WORK TO BE COMPLETED: Restate the records that follow word for word; no pictures should appear.

SOURCE RECORDS:
*-*-*

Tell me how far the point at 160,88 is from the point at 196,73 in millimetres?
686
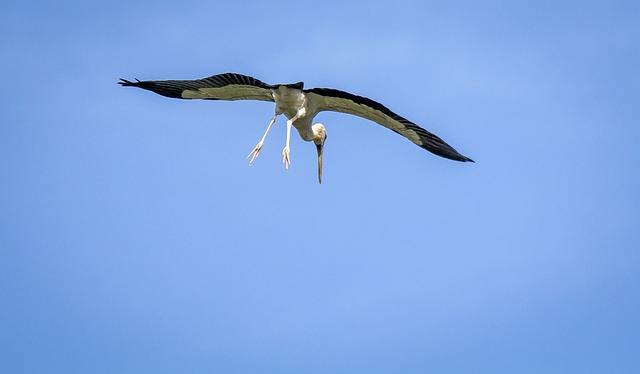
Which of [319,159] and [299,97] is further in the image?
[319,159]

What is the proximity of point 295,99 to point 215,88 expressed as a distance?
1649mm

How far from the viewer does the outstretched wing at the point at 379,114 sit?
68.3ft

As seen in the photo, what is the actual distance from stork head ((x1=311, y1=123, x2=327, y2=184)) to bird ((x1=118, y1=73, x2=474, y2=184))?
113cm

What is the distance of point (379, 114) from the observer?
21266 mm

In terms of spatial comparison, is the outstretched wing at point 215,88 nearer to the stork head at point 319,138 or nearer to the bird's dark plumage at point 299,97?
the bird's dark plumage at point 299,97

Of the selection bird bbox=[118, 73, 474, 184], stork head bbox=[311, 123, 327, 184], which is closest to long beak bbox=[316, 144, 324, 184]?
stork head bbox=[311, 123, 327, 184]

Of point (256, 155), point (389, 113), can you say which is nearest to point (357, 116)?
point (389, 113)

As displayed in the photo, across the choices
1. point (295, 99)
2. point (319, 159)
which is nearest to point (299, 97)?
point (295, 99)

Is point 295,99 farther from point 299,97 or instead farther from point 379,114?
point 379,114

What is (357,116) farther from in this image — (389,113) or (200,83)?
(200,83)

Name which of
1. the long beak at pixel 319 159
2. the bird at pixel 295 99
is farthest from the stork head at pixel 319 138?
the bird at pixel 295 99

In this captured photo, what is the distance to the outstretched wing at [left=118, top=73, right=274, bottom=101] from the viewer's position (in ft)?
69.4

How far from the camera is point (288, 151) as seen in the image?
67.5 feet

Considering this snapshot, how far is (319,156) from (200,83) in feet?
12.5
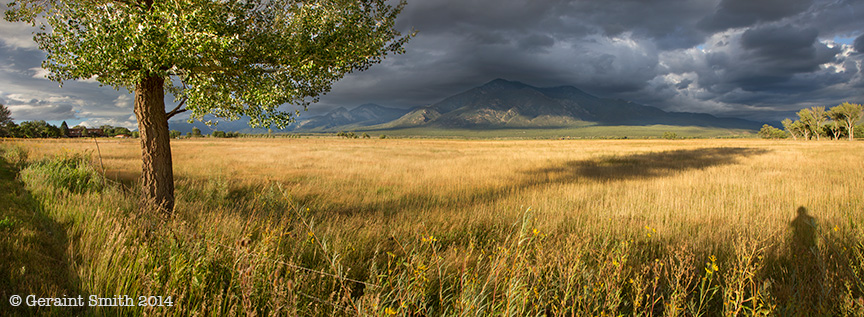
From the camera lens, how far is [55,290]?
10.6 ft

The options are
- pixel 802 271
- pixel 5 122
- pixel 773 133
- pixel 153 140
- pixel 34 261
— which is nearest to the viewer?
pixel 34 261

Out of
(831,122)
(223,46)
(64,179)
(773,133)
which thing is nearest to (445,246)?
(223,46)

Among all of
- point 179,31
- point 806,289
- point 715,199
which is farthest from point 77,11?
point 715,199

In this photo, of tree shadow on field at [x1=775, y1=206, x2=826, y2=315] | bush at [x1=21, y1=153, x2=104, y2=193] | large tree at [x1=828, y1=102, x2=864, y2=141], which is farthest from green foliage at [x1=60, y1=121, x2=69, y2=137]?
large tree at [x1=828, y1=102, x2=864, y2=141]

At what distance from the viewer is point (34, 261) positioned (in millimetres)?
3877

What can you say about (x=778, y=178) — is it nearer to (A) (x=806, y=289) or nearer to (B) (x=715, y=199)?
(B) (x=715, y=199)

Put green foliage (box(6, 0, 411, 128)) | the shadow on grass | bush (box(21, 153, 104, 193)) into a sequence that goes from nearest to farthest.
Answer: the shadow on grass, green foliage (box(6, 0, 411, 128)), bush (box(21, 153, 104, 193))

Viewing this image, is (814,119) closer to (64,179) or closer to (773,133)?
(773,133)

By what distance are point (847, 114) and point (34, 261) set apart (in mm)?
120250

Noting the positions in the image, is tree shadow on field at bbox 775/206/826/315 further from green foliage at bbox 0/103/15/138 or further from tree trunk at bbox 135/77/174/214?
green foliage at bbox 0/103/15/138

*-*-*

ANSWER:
Tell me how far the point at 160,88 is from the point at 196,73 in millimetres?
686
Which of [319,159] and [299,97] is further in the image?
[319,159]

What is the proximity of point 295,99 to point 215,88 expressed as a distance?
1649mm

How far from the viewer does the outstretched wing at the point at 379,114 sit?
68.3ft

As seen in the photo, what is the actual distance from stork head ((x1=311, y1=123, x2=327, y2=184)) to bird ((x1=118, y1=73, x2=474, y2=184))?
113cm

What is the distance of point (379, 114) from the observer?
21266 mm

In terms of spatial comparison, is the outstretched wing at point 215,88 nearer to the stork head at point 319,138 or nearer to the bird's dark plumage at point 299,97?
the bird's dark plumage at point 299,97

Of the selection bird bbox=[118, 73, 474, 184], stork head bbox=[311, 123, 327, 184], which is closest to long beak bbox=[316, 144, 324, 184]?
stork head bbox=[311, 123, 327, 184]

Of point (256, 155), point (389, 113), can you say which is nearest to point (357, 116)?
point (389, 113)

As displayed in the photo, across the choices
1. point (295, 99)
2. point (319, 159)
which is nearest to point (299, 97)?
point (295, 99)

Is point 295,99 farther from point 299,97 or instead farther from point 379,114?
point 379,114

What is (357,116) farther from in this image — (389,113) or (200,83)?
(200,83)

Name which of
1. the long beak at pixel 319 159
2. the bird at pixel 295 99
is farthest from the stork head at pixel 319 138?
the bird at pixel 295 99

In this captured photo, what is the distance to the outstretched wing at [left=118, top=73, right=274, bottom=101] from the viewer's position (in ft)?
69.4

How far from the camera is point (288, 151) as seen in the image?
67.5 feet

Considering this snapshot, how far is (319,156) from (200,83) in feet?
12.5
From the camera lens, how far is [55,290]?
10.6 ft

The options are
- pixel 802 271
- pixel 5 122
- pixel 773 133
- pixel 153 140
- pixel 34 261
— which is nearest to the viewer?
pixel 34 261

Out of
(831,122)
(223,46)
(64,179)
(773,133)
which thing is nearest to (445,246)?
(223,46)

Among all of
- point 179,31
- point 806,289
- point 715,199
which is farthest from point 77,11?
point 715,199

In this photo, of tree shadow on field at [x1=775, y1=206, x2=826, y2=315] | bush at [x1=21, y1=153, x2=104, y2=193] | large tree at [x1=828, y1=102, x2=864, y2=141], which is farthest from green foliage at [x1=60, y1=121, x2=69, y2=137]?
large tree at [x1=828, y1=102, x2=864, y2=141]

At what distance from the viewer is point (34, 261) positioned (in millimetres)?
3877

What can you say about (x=778, y=178) — is it nearer to (A) (x=806, y=289) or nearer to (B) (x=715, y=199)?
(B) (x=715, y=199)

Put green foliage (box(6, 0, 411, 128)) | the shadow on grass | bush (box(21, 153, 104, 193)) into a sequence that goes from nearest to farthest.
Answer: the shadow on grass, green foliage (box(6, 0, 411, 128)), bush (box(21, 153, 104, 193))

Viewing this image, is (814,119) closer to (64,179) or closer to (773,133)?
(773,133)

By what distance are point (847, 114) and point (34, 261) set apart (in mm)?
120250

Noting the positions in the image, is tree shadow on field at bbox 775/206/826/315 further from green foliage at bbox 0/103/15/138 or further from tree trunk at bbox 135/77/174/214?
green foliage at bbox 0/103/15/138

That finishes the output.